▸ **Texte du document**:
Lifesavers

Ne laisser aucun réfugié sur le bord du chemin

NEW YORK – Les mouvements de déplacement de population ont aujourd’hui pris une ampleur sans précédent. En 2014, les conflits et la persécution ont obligé, chaque jour, 42.500 personnes à fuir leur foyer, soit près de quatre fois le chiffre de 2010. A l’heure actuelle, on compte près de 60 millions d’individus déplacés contre leur gré – une crise sans équivalent depuis la Seconde guerre mondiale.

Cette situation est inacceptable, mais pas inévitable. En 1945, le monde a réagi au conflit le plus meurtrier de tous les temps en créant les Nations unies. Aujourd’hui, en tant qu’administrateurs des agences onusiennes pour les réfugiés (HCR) et pour le développement (PNUD), nous appelons la communauté internationale à répondre à ce bouleversement monumental en donnant aux déplacés les outils nécessaires pour reconstruire leurs vies. Nous estimons que la première étape en ce sens sont les Objectifs de développement durable pour 2030, que les Nations unies, réaffirmant l’engagement à « ne laisser personne pour compte » dans la lutte contre la pauvreté et les inégalités, ont adopté à l’unanimité en septembre dernier.

(Enregistrements de données)
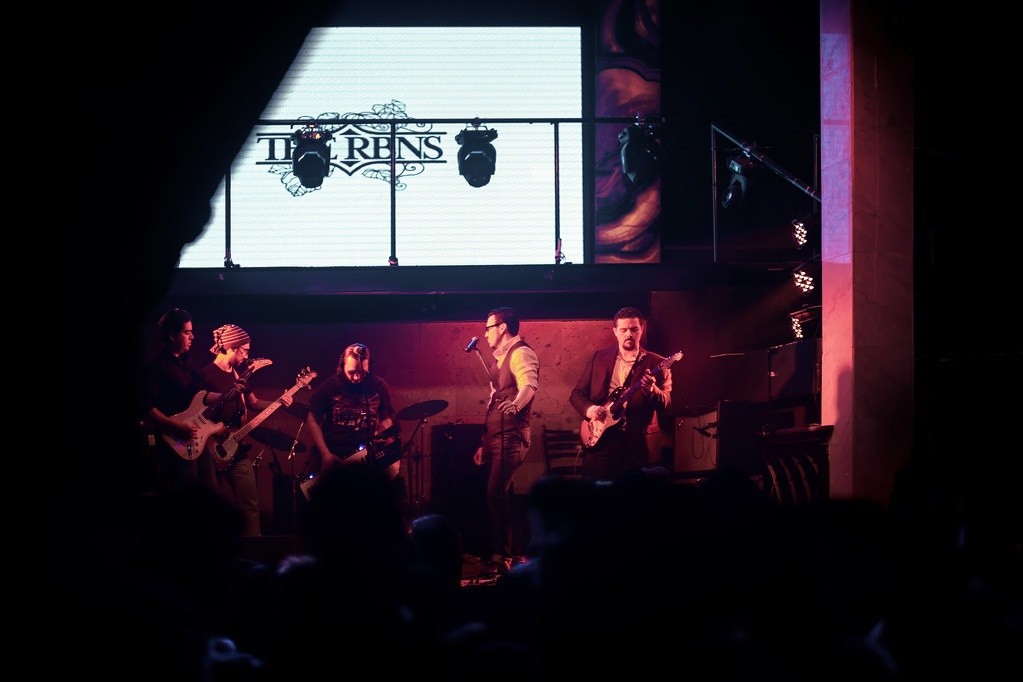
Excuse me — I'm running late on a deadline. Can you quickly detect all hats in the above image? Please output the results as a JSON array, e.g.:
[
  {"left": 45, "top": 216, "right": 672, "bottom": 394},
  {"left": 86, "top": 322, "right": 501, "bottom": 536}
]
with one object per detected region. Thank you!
[{"left": 210, "top": 324, "right": 251, "bottom": 354}]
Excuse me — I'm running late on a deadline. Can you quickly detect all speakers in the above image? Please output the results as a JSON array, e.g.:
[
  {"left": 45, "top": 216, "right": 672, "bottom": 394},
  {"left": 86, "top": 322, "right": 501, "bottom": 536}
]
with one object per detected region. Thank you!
[{"left": 673, "top": 400, "right": 742, "bottom": 477}]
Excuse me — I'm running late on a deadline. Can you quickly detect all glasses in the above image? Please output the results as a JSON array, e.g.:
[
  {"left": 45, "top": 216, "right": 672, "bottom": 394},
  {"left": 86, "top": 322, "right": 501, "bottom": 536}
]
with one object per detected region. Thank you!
[
  {"left": 240, "top": 346, "right": 250, "bottom": 356},
  {"left": 485, "top": 323, "right": 500, "bottom": 331}
]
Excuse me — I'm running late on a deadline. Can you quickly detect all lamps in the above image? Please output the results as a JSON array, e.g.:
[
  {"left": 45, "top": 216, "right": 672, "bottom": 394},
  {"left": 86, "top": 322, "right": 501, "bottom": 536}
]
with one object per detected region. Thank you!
[
  {"left": 289, "top": 124, "right": 333, "bottom": 189},
  {"left": 788, "top": 212, "right": 821, "bottom": 248},
  {"left": 790, "top": 305, "right": 823, "bottom": 340},
  {"left": 456, "top": 124, "right": 498, "bottom": 188},
  {"left": 791, "top": 260, "right": 821, "bottom": 295},
  {"left": 618, "top": 122, "right": 664, "bottom": 185},
  {"left": 722, "top": 156, "right": 775, "bottom": 209}
]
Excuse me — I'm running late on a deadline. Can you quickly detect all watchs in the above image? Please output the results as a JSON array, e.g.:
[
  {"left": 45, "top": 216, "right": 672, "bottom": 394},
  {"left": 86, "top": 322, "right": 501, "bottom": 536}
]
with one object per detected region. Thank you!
[{"left": 513, "top": 405, "right": 520, "bottom": 414}]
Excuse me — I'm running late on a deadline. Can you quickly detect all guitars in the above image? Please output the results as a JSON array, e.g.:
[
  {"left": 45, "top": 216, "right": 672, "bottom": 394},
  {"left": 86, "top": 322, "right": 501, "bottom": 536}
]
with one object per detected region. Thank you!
[
  {"left": 578, "top": 349, "right": 684, "bottom": 455},
  {"left": 203, "top": 366, "right": 320, "bottom": 472},
  {"left": 159, "top": 356, "right": 273, "bottom": 464}
]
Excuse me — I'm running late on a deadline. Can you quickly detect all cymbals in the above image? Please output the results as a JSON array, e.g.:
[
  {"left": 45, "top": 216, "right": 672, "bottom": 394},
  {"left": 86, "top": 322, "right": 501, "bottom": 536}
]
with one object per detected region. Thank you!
[
  {"left": 248, "top": 426, "right": 308, "bottom": 454},
  {"left": 281, "top": 402, "right": 324, "bottom": 426},
  {"left": 396, "top": 399, "right": 449, "bottom": 420}
]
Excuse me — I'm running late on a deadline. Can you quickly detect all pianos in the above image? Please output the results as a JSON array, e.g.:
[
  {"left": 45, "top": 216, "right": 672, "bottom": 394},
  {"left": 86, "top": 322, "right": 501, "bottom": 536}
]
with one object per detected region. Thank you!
[{"left": 295, "top": 436, "right": 401, "bottom": 514}]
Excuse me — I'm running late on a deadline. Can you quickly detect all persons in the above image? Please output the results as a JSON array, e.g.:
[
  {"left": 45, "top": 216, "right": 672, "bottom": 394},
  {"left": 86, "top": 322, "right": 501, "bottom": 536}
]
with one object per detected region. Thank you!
[
  {"left": 196, "top": 324, "right": 294, "bottom": 540},
  {"left": 474, "top": 307, "right": 540, "bottom": 568},
  {"left": 131, "top": 306, "right": 247, "bottom": 503},
  {"left": 568, "top": 306, "right": 673, "bottom": 479},
  {"left": 305, "top": 343, "right": 398, "bottom": 498}
]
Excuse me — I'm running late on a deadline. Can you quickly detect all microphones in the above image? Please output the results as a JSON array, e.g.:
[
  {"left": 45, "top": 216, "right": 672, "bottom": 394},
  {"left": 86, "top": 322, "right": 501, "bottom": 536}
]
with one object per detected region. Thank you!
[
  {"left": 466, "top": 336, "right": 480, "bottom": 353},
  {"left": 693, "top": 426, "right": 711, "bottom": 437}
]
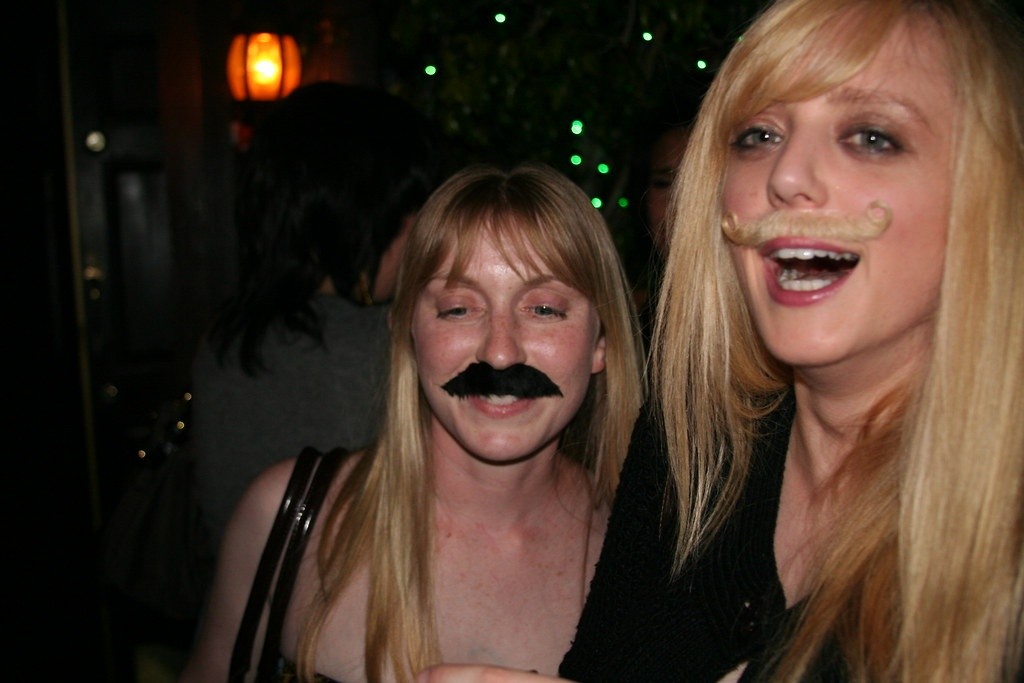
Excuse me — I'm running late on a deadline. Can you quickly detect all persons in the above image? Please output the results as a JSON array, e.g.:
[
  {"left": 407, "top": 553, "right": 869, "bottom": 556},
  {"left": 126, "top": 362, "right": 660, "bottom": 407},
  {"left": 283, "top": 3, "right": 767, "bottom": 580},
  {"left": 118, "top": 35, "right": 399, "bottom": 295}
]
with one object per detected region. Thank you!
[
  {"left": 417, "top": 0, "right": 1024, "bottom": 683},
  {"left": 188, "top": 79, "right": 688, "bottom": 683}
]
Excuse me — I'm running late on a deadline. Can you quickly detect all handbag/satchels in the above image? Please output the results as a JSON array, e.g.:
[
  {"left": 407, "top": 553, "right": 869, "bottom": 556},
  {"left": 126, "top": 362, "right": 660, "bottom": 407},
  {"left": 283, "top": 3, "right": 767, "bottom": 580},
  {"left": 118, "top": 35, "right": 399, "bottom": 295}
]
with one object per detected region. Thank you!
[{"left": 96, "top": 442, "right": 210, "bottom": 639}]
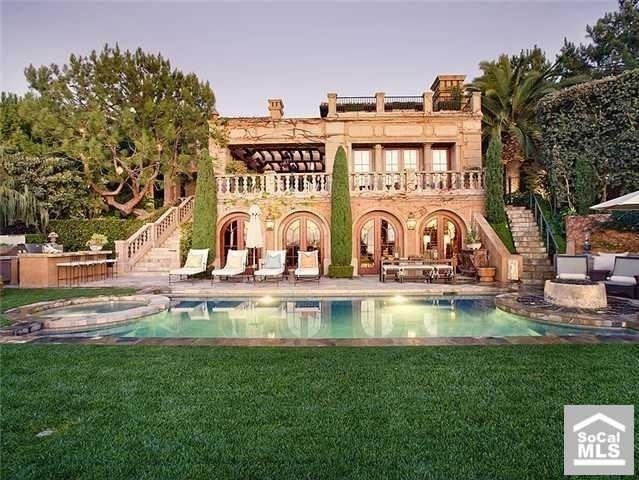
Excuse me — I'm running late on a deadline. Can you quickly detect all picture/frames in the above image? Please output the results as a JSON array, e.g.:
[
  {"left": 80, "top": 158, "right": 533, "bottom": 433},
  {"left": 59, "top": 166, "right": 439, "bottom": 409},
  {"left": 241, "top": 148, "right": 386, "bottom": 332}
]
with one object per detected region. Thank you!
[{"left": 383, "top": 263, "right": 453, "bottom": 283}]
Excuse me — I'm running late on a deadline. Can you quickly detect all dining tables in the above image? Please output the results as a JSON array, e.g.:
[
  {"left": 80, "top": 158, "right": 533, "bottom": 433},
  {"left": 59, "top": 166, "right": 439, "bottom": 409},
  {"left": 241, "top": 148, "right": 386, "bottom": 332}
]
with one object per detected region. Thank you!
[
  {"left": 87, "top": 232, "right": 110, "bottom": 251},
  {"left": 25, "top": 234, "right": 47, "bottom": 253},
  {"left": 460, "top": 227, "right": 482, "bottom": 249}
]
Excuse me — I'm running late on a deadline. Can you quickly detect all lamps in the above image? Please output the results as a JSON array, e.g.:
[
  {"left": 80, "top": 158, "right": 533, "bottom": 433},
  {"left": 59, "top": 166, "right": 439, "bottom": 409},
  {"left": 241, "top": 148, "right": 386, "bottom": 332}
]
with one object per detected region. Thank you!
[
  {"left": 211, "top": 249, "right": 250, "bottom": 282},
  {"left": 553, "top": 252, "right": 590, "bottom": 284},
  {"left": 293, "top": 249, "right": 321, "bottom": 286},
  {"left": 167, "top": 248, "right": 212, "bottom": 286},
  {"left": 257, "top": 249, "right": 287, "bottom": 283},
  {"left": 605, "top": 256, "right": 639, "bottom": 299}
]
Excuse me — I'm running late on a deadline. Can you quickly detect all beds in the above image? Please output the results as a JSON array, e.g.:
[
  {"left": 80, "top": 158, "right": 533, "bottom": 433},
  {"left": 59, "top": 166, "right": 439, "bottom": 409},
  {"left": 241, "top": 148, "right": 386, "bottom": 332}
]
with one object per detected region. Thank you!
[
  {"left": 245, "top": 205, "right": 265, "bottom": 265},
  {"left": 589, "top": 190, "right": 639, "bottom": 210}
]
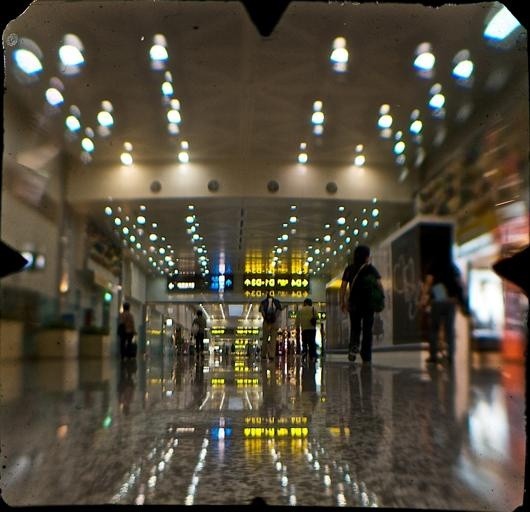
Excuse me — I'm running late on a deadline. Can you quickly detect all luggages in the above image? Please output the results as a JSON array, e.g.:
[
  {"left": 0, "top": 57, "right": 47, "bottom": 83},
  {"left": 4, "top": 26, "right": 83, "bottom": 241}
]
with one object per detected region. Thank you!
[{"left": 127, "top": 334, "right": 137, "bottom": 358}]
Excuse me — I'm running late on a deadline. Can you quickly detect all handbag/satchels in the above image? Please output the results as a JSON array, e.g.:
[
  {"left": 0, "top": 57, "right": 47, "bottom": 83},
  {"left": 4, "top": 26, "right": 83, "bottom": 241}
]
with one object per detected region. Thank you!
[
  {"left": 364, "top": 273, "right": 384, "bottom": 313},
  {"left": 191, "top": 323, "right": 200, "bottom": 336},
  {"left": 309, "top": 315, "right": 317, "bottom": 327}
]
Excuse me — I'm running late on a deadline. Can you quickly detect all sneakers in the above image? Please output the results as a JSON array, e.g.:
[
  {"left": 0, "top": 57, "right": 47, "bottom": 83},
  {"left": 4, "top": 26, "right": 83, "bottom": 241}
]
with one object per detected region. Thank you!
[{"left": 348, "top": 344, "right": 359, "bottom": 361}]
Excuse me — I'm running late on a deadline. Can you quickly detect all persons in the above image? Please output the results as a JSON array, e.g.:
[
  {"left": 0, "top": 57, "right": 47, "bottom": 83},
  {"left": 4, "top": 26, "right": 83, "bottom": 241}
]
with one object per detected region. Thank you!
[
  {"left": 247, "top": 291, "right": 319, "bottom": 361},
  {"left": 420, "top": 246, "right": 474, "bottom": 363},
  {"left": 339, "top": 245, "right": 382, "bottom": 362},
  {"left": 120, "top": 302, "right": 137, "bottom": 362},
  {"left": 191, "top": 309, "right": 207, "bottom": 353}
]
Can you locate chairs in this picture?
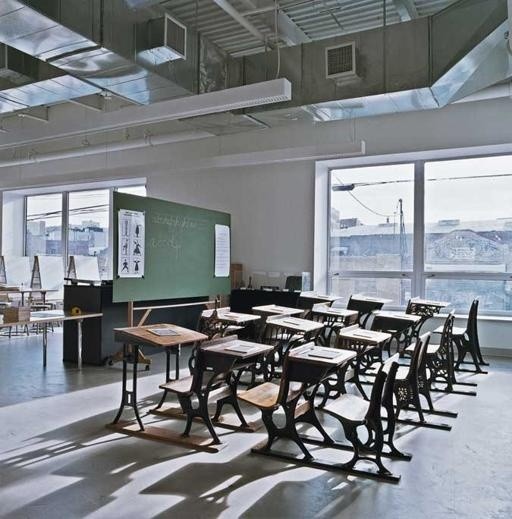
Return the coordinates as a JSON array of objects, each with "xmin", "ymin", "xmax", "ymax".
[{"xmin": 156, "ymin": 295, "xmax": 490, "ymax": 484}]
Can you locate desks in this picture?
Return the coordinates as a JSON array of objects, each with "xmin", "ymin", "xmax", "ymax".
[
  {"xmin": 110, "ymin": 322, "xmax": 209, "ymax": 438},
  {"xmin": 0, "ymin": 307, "xmax": 105, "ymax": 372},
  {"xmin": 0, "ymin": 283, "xmax": 61, "ymax": 336}
]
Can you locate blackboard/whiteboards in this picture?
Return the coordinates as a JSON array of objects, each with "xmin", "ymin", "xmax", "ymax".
[{"xmin": 111, "ymin": 191, "xmax": 231, "ymax": 304}]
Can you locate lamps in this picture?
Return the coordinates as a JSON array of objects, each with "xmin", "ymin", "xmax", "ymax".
[
  {"xmin": 2, "ymin": 0, "xmax": 294, "ymax": 153},
  {"xmin": 213, "ymin": 117, "xmax": 367, "ymax": 170}
]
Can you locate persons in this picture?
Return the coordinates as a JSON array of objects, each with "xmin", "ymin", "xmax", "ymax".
[
  {"xmin": 121, "ymin": 258, "xmax": 129, "ymax": 273},
  {"xmin": 133, "ymin": 240, "xmax": 142, "ymax": 256},
  {"xmin": 135, "ymin": 225, "xmax": 140, "ymax": 237},
  {"xmin": 132, "ymin": 259, "xmax": 141, "ymax": 274}
]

▸ **Travail demandé**: Reprenez le texte sur les réfugiés et rédigez la suite qui fait directement suite à sa dernière phrase.

▸ **Résultat obtenu**:
L’approche que suit actuellement la communauté internationale pour répondre aux déplacements de populations repose essentiellement sur l’aide humanitaire, qui permet des opérations de secours vitales rapides dans l’attente d’une solution plus permanente. Mais les solutions sont plus difficiles à trouver que jamais. En 2014, 1 pour cent seulement des réfugiés ont pu regagner leur foyer. La grande majorité des déplacés ne passent pas des jours ou des mois, mais des années ou des décennies, voire leur vie entière, en exil. Ils risquent d’être laissés pour compte.